En définitive, le message essentiel est que l'apnée du sommeil n'est pas une maladie réservée aux hommes. Les femmes présentant une fatigue chronique inexpliquée, une insomnie résistante au traitement, des maux de tête matinaux ou des symptômes dépressifs atypiques devraient bénéficier d'un dépistage systématique, en particulier après la ménopause ou en présence d'un SOPK.

Questions fréquentes

La ménopause augmente-t-elle le risque d'apnée du sommeil ?

Oui, très significativement. La ménopause multiplie par 3 à 4 le risque d'apnée du sommeil chez la femme.
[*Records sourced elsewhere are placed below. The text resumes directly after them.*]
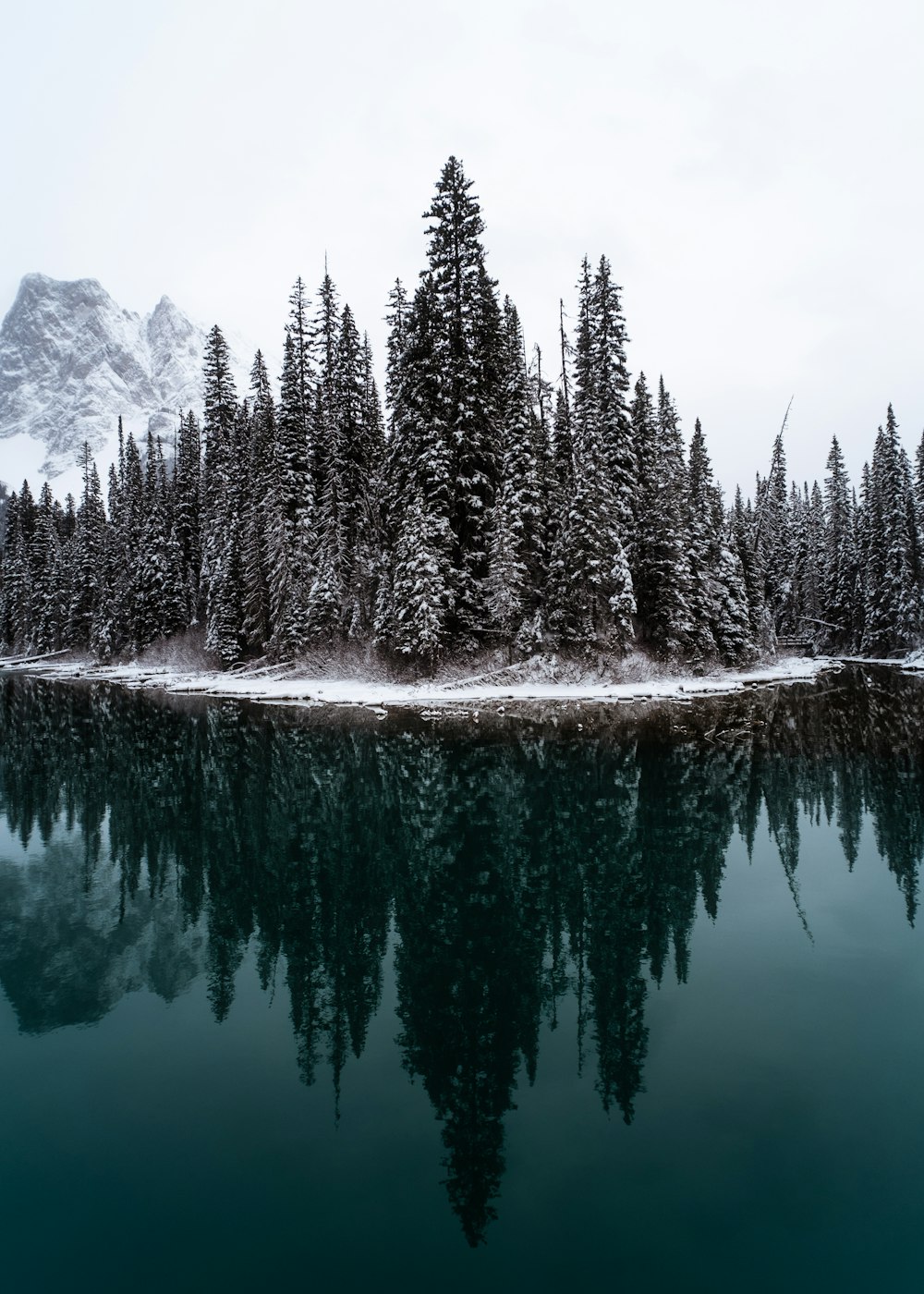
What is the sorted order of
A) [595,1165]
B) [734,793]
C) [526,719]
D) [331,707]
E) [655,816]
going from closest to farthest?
[595,1165] < [655,816] < [734,793] < [526,719] < [331,707]

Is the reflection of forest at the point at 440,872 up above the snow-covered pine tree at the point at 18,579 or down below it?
below

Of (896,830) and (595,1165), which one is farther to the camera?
(896,830)

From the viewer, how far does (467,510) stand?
35406 millimetres

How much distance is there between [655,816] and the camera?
1416cm

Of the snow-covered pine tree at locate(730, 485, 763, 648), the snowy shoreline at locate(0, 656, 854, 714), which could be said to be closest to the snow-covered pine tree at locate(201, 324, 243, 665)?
the snowy shoreline at locate(0, 656, 854, 714)

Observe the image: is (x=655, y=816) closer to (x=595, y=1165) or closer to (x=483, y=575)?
(x=595, y=1165)

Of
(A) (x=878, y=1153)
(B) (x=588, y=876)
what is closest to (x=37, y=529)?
(B) (x=588, y=876)

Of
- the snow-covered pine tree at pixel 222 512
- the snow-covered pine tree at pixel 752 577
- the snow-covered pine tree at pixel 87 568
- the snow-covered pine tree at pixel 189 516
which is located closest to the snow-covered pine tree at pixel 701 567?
the snow-covered pine tree at pixel 752 577

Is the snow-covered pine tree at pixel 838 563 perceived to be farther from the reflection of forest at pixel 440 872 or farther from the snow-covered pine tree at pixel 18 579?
the snow-covered pine tree at pixel 18 579

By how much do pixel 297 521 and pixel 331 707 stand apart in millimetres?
14820

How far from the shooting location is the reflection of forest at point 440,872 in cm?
740

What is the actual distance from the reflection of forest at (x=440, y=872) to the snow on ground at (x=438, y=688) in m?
8.27

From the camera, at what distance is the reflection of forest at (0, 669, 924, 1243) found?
7398 mm

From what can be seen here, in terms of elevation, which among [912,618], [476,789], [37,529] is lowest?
[476,789]
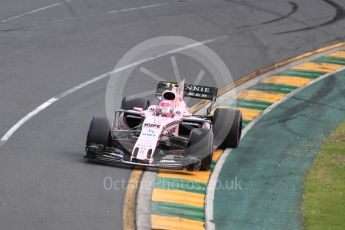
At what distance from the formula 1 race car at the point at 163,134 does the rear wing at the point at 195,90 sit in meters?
0.04

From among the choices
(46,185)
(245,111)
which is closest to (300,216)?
(46,185)

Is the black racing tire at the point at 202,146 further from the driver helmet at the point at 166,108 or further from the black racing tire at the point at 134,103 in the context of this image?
the black racing tire at the point at 134,103

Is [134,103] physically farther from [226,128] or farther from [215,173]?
[215,173]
Ce risque accru est directement lié à la chute des hormones protectrices, en particulier la progestérone (stimulant respiratoire) et les oestrogènes (qui favorisent la répartition des graisses en dehors de la zone cervicale). La prévalence du SAHOS passe d'environ 5 % avant la ménopause à 15-20 % après. C'est pourquoi toute femme qui développe des ronflements, une fatigue inhabituelle ou des troubles du sommeil après la ménopause devrait être dépistée.

Le traitement hormonal substitutif (THS) aide-t-il contre l'apnée du sommeil ?

Certaines études observationnelles suggèrent que le THS de la ménopause peut réduire la sévérité de l'apnée du sommeil en restaurant partiellement l'effet protecteur de la progestérone et des oestrogènes sur le tonus des voies aériennes. Cependant, les données restent insuffisantes et contradictoires pour recommander le THS comme traitement du SAHOS. Il ne remplace en aucun cas le traitement par PPC (pression positive continue) chez les patientes diagnostiquées avec une apnée modérée à sévère. Le THS peut néanmoins représenter un bénéfice collatéral chez les femmes ménopausées qui le prennent pour d'autres indications (bouffées de chaleur, prévention de l'ostéoporose).

Le questionnaire STOP-BANG est-il fiable chez la femme ?

Le questionnaire STOP-BANG, bien que validé sur des populations mixtes, présente des limites reconnues chez la femme. Deux de ses huit critères (tour de cou supérieur à 40 cm et sexe masculin) constituent un désavantage structurel qui peut conduire à des scores faussement bas chez les femmes. Malgré cette limitation, il reste un outil de dépistage utile si l'on adapte l'interprétation. En pratique, un score de 3 ou plus chez une femme présentant des symptômes évocateurs (fatigue chronique, insomnie, maux de tête matinaux) devrait motiver une consultation spécialisée, même si ce score est considéré comme "intermédiaire" dans la classification standard.